Although the DAR’s plans for a parade in Washington City and a Veterans Day ceremony were canceled due to the COVID-19 pandemic, volunteers made sure to change the flags at the Shivwits Cemetery to honor local Native Americans.
“No excitement on Veterans Day, that just breaks our heart,” said Valerie King, regent of the DAR Color Country Chapter.
The changing of the flags never draws a big crowd, but the DAR does it to support the Shivwits and the chapter’s American Indians Committee.

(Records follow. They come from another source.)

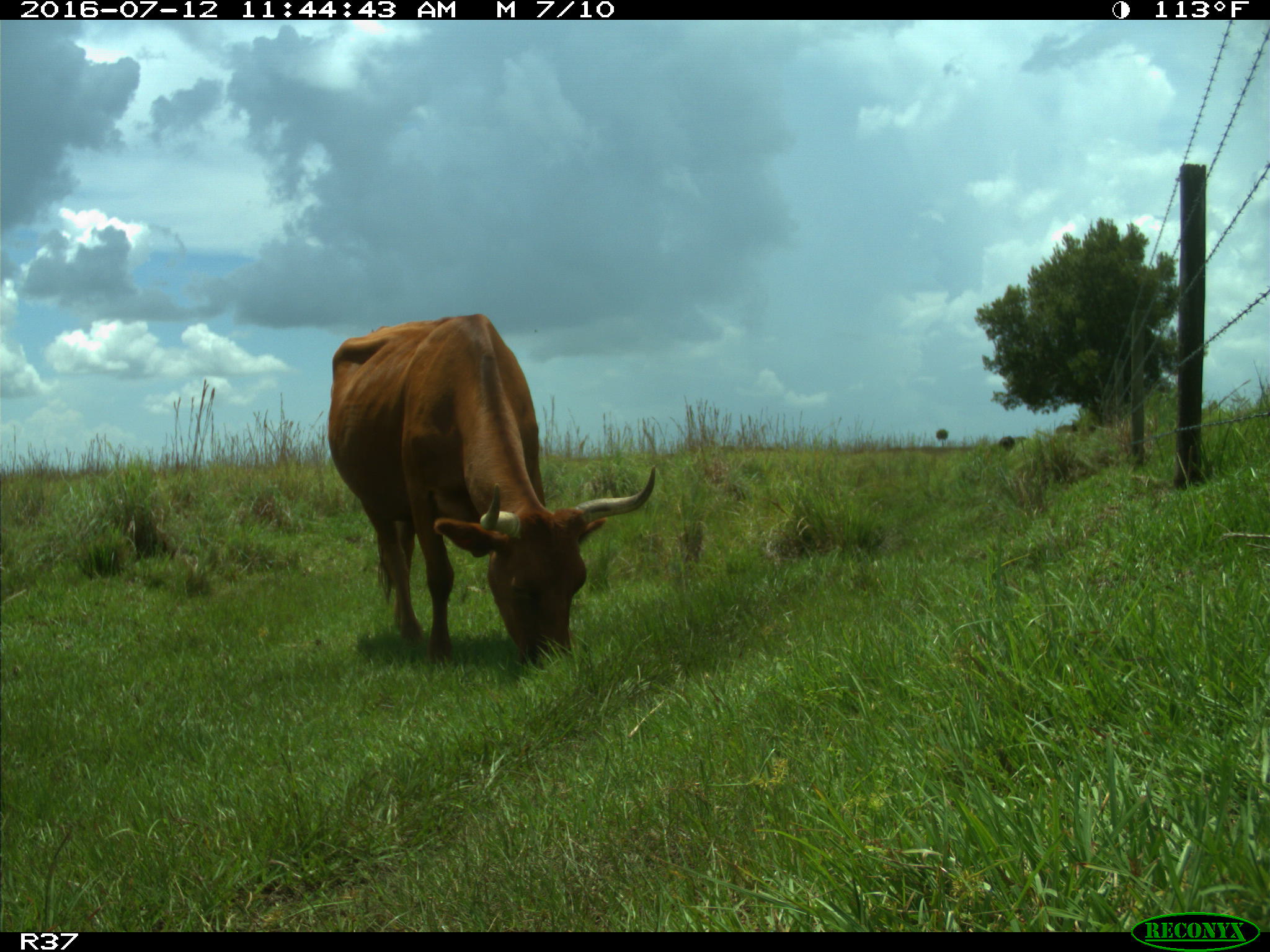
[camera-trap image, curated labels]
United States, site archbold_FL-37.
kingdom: Animalia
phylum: Chordata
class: Mammalia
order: Artiodactyla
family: Bovidae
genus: Bos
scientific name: Bos taurus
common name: domestic cow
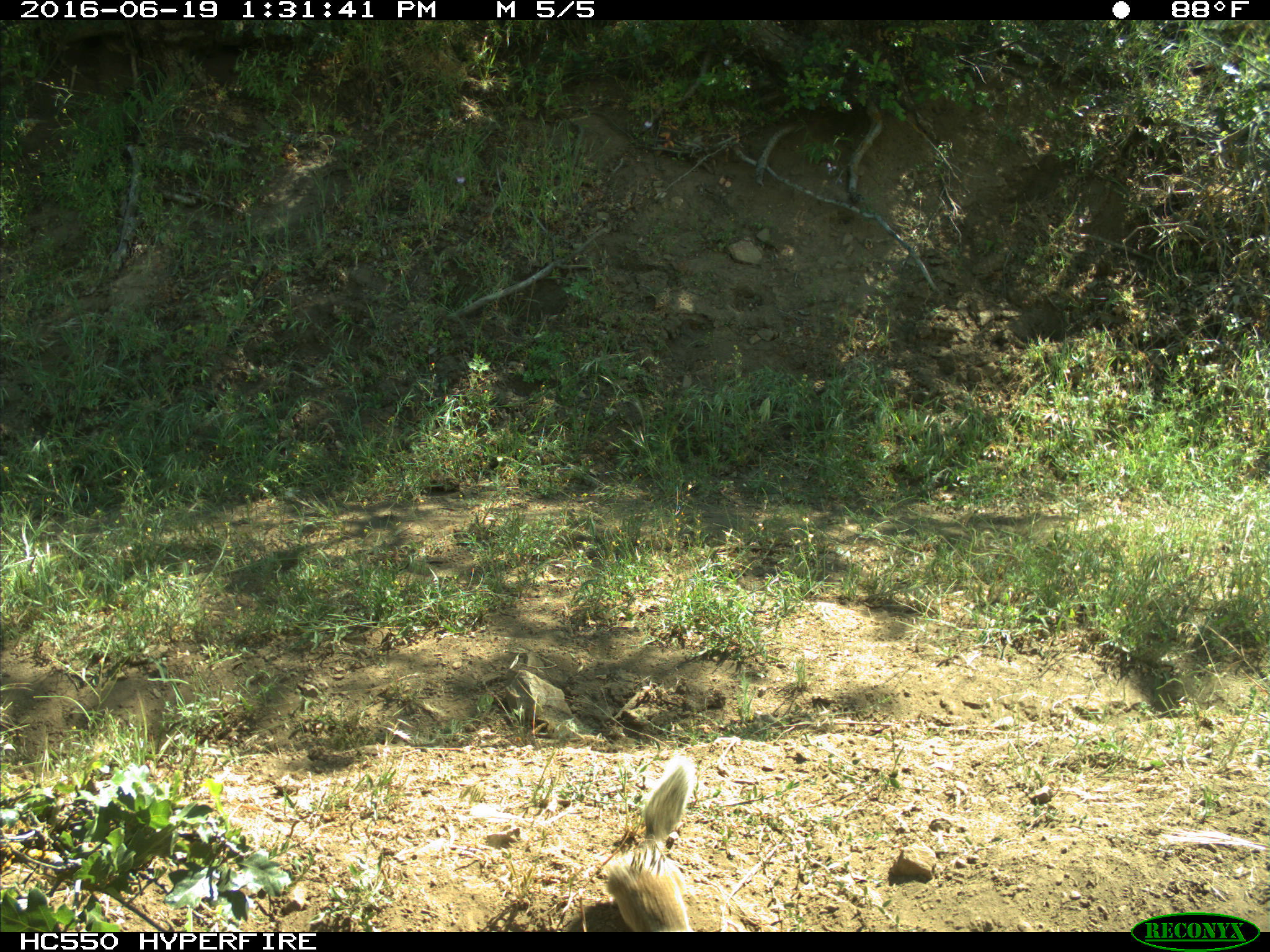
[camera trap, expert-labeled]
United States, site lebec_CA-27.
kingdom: Animalia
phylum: Chordata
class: Mammalia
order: Rodentia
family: Sciuridae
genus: Otospermophilus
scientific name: Otospermophilus beecheyi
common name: california ground squirrel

“It’s usually a very small showing anyway because they’re very private and the cemetery is a lot different than what we’re accustomed to,” King said.
The first flag that was changed was at the grave of Crawford Snow, a Paiute who served with the army’s 101st Airborne Division in Vietnam. He was killed in action on Mother’s Day, 1967. There are more than a dozen veterans buried at the cemetery, including one woman, Lilly Asket, who served in World War II and died in 1966.
There are no written records of the people buried at the Shivwits Cemetery, so they are only remembered through oral history, said Shivwits Tribal Council Member Glenn Rogers, who attended the flag refreshing. Several of Rogers’ family members are buried at the cemetery, including two uncles and his father, Will Rogers, who served in World War II. His father never talked about the war and Rogers didn’t know his father had served until he was a teenager, he said.
The Shivwits Cemetery doesn’t look like any modern American cemetery. Many of the graves are decorated with gifts left by friends and family members, ranging from crosses to flowers to soda bottles. A friend left a willow branch on Rogers’ father’s grave because he used to make baskets out of willow branches. Some of the graves had beer bottles on them. The Shivwits leave these gifts as a way to heal, Rogers said.
“We can’t say that person was good or bad because we’re not all perfect,” Rogers said. “We don’t judge that. We just look at it and smile, and then you remember good things about that person.”
The cemetery’s gate is often closed to keep trespassers out. A member of the tribe takes care of the cemetery, but Veteran’s Day and Memorial Day, when the flags are changed, are its busiest days.
In addition to the refreshing of the flags, Rogers will raise the flag to half-mast on Wednesday morning to honor the veterans buried at the cemetery. The DAR is planning a Wreaths Across America ceremony at the cemetery on Dec. 19.